In his "traumatic game" a child who was hit by a car plays the same scene over and over again with his dolls and play figures. In it a child crosses the street, a car comes along and runs over the child. The child comes to the hospital and dies there.

Do not disturb your child when you watch scenes like this, do not interrupt them. If you take good care of them, support them, and let them feel your closeness and care, a small change may occur on the one hundred and one-one passage through the "traumatic game." The doll child that was run over by the car survives in the hospital or can save itself by being jumps aside at the last moment. Trauma is an interrupted action, a fight or flight reaction. Now the child resumes this interrupted action and leads it to a happier outcome. As in the preparatory puppet show, for example for an operation, you take over Child now play an active role.

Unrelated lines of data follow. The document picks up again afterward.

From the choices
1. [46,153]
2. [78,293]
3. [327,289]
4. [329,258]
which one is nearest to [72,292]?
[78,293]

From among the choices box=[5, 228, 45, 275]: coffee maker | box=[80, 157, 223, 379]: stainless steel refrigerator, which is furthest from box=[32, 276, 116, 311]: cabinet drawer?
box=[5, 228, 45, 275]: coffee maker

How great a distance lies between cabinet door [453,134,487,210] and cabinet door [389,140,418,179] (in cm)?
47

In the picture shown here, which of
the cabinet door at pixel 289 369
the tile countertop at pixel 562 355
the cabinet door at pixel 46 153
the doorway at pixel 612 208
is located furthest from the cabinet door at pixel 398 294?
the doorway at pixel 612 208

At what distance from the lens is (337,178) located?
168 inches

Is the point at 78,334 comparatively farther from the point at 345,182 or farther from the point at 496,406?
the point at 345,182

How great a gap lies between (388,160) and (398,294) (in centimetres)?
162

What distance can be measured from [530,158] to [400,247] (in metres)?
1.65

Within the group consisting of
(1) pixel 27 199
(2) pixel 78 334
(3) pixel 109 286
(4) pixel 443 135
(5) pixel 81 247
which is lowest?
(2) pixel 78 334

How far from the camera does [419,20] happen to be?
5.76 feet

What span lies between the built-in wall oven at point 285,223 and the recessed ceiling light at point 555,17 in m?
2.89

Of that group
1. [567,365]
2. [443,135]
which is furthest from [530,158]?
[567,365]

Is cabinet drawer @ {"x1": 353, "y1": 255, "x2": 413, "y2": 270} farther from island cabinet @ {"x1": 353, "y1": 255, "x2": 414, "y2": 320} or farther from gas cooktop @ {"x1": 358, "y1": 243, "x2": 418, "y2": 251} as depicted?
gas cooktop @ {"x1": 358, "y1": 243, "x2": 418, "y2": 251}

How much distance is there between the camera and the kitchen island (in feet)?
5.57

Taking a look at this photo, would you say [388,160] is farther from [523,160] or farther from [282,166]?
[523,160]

Unlike when you playfully prepare your child for an operation or a separation, after a traumatic experience it does not make sense to show the child a happier turn of the stressful scene or to encourage them to do so. You would then only change "symptoms", not the trauma itself. The child would then even lose the opportunity to express their traumatic experience. Because the trauma did not arise in play, but in real life If your child can find his way back to his activity, to his own rhythm in life, he hopes to be able to cope with the traumatic experience at some point. In his fantasies, in dreams or in play, your child tries out cautious "solutions" will eventually come to fruition in his life.

Note: In the information book New Ways Out of Trauma, a section follows on ways to help with child sexual abuse. We have not included the section here, as more thorough knowledge of psychotraumatology is required, which cannot be adequately conveyed in this outline for personal "first aid".